== What you should do ==
Repeat word for word the lines starting at the one with "2015 Mercedes-Benz CLA200 1.6 Coupe" and ending at the final line of the material, both ends included; omit pictures.

== Given material ==
=-=-=-=-=

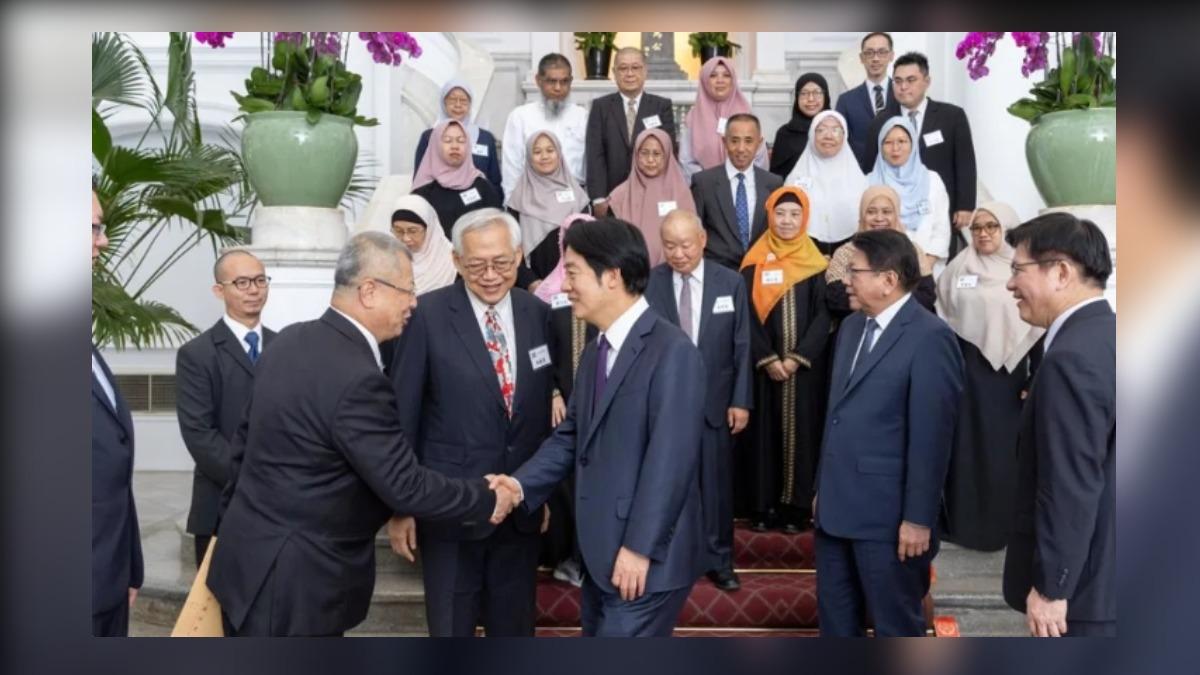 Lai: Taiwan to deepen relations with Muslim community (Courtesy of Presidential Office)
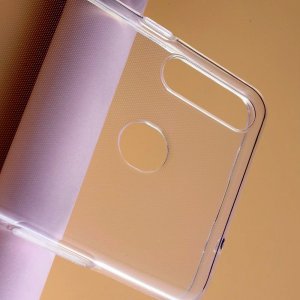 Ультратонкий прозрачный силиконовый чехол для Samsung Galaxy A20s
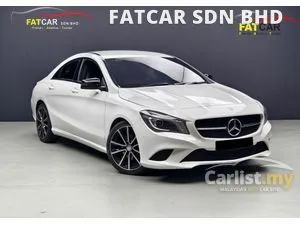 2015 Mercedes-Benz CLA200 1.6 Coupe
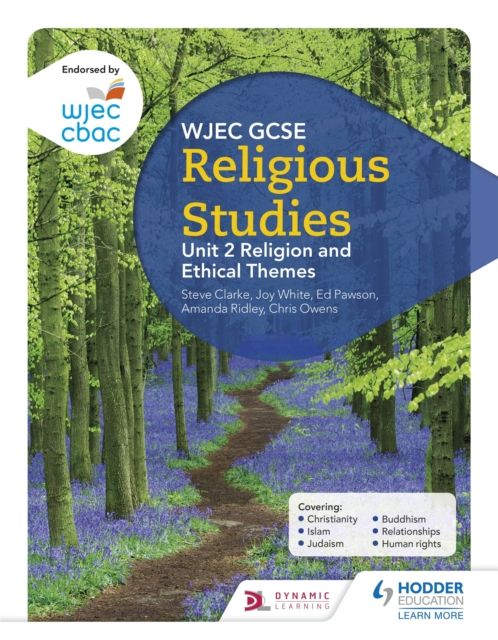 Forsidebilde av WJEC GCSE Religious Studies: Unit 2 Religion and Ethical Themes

=-=-=-=-=

== Task output ==
 2015 Mercedes-Benz CLA200 1.6 Coupe
 Forsidebilde av WJEC GCSE Religious Studies: Unit 2 Religion and Ethical Themes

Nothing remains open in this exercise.